The Secret to Software Success

A bridge begins with a blueprint based on mathematical certainties and predicted levels of tolerance that never change. The blueprint is followed precisely. Changes are costly and therefore anathema. The tools used to build the bridge are standard and don't change during construction. The materials are familiar and behave predictably.

Because of all that, we're pretty good at building bridges. They rarely fall down.

But bridges are built to do only one thing: connect two pieces of land so that people can cross between them without falling. Software tries to do many things, and many of them have never been tried. And the tools used to build the software change continuously.

Therefore, as long as software engineers act like bridge builders, they are doomed to fail. And the cost of that failure is beginning to rise.

"If this were the pharmaceutical industry, we'd be killing people," says Joshua Greenbaum, analyst at California-based Enterprise Applications Consulting. Greenbaum tracks ERP, the clay pigeon of software failure stories. "There's no reason to tolerate this level of failure. It tars the software industry. And frankly, it's bad for the CIO."
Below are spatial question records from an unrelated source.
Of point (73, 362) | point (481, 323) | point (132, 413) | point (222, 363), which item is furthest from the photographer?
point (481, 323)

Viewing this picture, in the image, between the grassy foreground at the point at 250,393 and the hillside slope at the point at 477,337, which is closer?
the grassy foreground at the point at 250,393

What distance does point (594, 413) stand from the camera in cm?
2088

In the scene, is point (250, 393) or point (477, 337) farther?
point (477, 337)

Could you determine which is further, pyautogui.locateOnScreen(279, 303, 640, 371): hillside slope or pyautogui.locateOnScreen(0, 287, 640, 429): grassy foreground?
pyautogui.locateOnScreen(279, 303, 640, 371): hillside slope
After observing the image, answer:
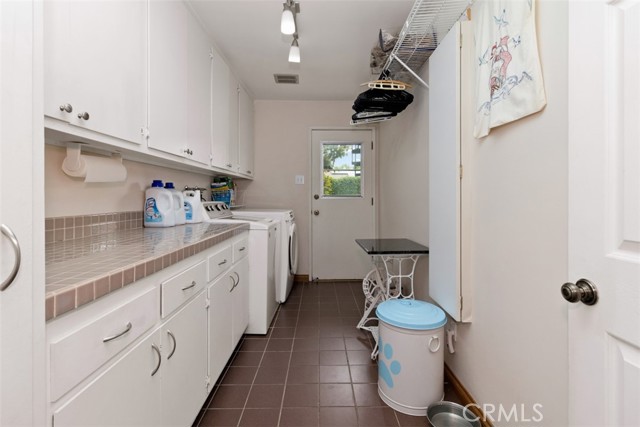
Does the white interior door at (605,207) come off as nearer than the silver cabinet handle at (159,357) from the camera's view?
Yes

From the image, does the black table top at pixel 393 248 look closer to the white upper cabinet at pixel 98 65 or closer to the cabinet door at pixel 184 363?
the cabinet door at pixel 184 363

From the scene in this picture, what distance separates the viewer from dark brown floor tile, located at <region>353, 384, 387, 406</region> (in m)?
1.57

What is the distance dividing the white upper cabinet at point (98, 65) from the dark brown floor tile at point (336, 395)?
170cm

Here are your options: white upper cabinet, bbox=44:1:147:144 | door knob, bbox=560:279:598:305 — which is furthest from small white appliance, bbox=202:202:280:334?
door knob, bbox=560:279:598:305

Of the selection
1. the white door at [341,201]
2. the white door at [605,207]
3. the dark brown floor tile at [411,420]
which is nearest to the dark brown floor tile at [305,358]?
the dark brown floor tile at [411,420]

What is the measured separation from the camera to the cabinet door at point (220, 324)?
1530 millimetres

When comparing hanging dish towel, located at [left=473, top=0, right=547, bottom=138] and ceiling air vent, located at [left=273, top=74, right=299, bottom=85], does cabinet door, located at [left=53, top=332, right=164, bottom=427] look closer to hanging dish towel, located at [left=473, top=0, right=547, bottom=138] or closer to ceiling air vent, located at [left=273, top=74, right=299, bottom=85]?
hanging dish towel, located at [left=473, top=0, right=547, bottom=138]

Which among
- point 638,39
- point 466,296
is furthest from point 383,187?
point 638,39

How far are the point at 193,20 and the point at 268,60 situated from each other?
837 mm

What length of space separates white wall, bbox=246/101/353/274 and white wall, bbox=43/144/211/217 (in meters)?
1.70

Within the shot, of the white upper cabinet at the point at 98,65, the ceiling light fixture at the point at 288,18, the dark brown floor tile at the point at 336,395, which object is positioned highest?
the ceiling light fixture at the point at 288,18

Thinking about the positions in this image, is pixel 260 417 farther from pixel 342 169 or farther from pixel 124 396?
pixel 342 169

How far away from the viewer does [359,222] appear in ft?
12.8

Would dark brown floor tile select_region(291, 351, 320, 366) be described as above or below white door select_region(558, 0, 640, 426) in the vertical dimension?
below
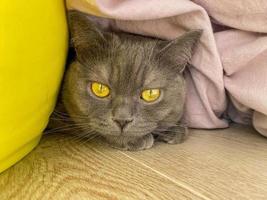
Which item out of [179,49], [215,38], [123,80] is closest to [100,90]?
[123,80]

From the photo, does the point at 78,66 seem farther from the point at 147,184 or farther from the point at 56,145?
the point at 147,184

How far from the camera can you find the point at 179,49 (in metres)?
1.07

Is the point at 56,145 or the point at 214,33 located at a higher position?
the point at 214,33

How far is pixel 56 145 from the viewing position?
110 cm

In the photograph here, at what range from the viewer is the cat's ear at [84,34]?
1042 mm

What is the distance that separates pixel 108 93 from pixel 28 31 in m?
0.27

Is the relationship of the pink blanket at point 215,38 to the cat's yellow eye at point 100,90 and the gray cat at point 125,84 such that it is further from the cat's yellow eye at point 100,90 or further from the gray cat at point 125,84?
the cat's yellow eye at point 100,90

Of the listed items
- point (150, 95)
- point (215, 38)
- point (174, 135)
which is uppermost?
point (215, 38)

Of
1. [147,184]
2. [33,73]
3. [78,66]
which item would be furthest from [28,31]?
[147,184]

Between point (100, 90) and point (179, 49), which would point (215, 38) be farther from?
point (100, 90)

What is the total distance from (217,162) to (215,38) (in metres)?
0.33

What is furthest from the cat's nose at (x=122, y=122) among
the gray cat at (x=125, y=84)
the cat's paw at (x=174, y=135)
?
the cat's paw at (x=174, y=135)

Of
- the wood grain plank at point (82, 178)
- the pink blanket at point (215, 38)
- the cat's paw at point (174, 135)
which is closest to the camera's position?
the wood grain plank at point (82, 178)

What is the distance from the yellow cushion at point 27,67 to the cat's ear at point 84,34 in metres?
0.03
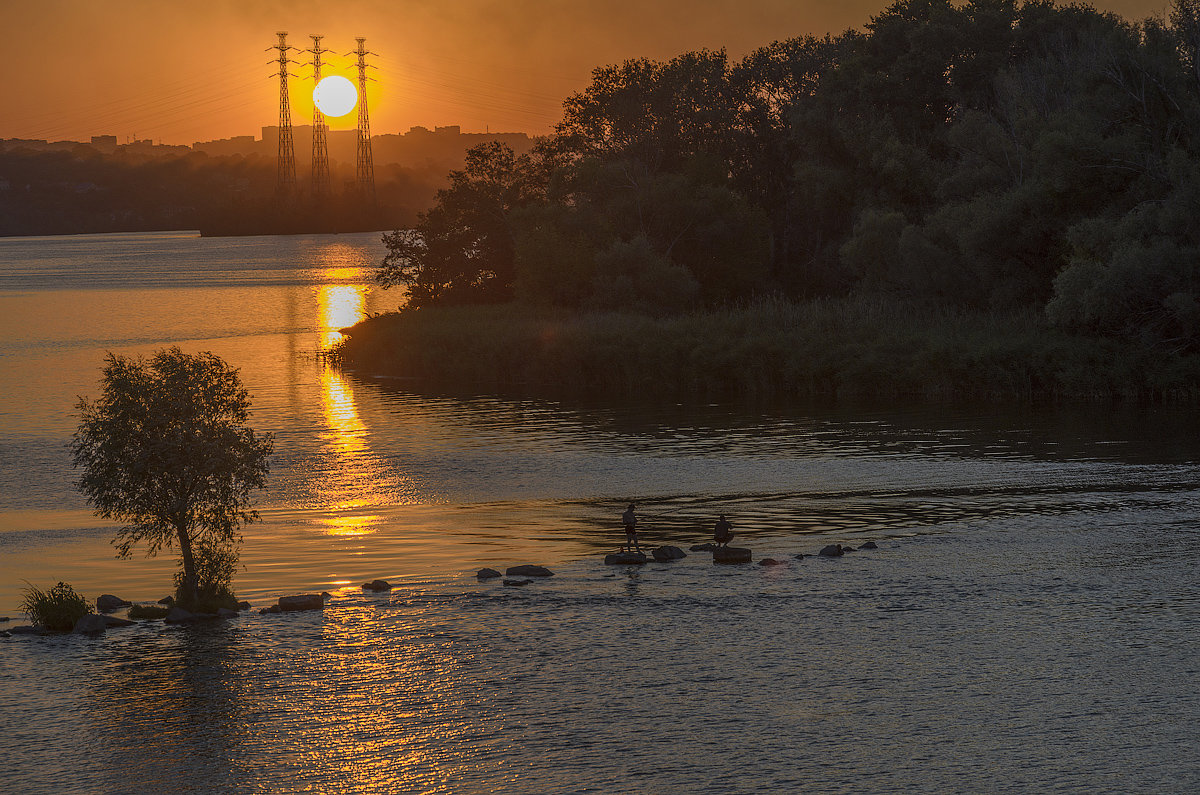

Check that. It used to be bad for the CIO. Now, in today's economic climate, it's disastrous. Nike issues an earnings warning, and Knight shuffles his executive team. Sobey's ditches a grocery application and its CIO, Bradley Jardine. The consultancy ousts most of its C-level crew.

Desperate to avoid the scapegoat's horns, some technology executives are finally beginning to take up arms against this sea of failure, redefining how software is built. They call it Agile Development, a disciplined, minimalist approach that's both elegant and arduous, and maybe IT's best hope to avoid "Yet Another Trip to Hell".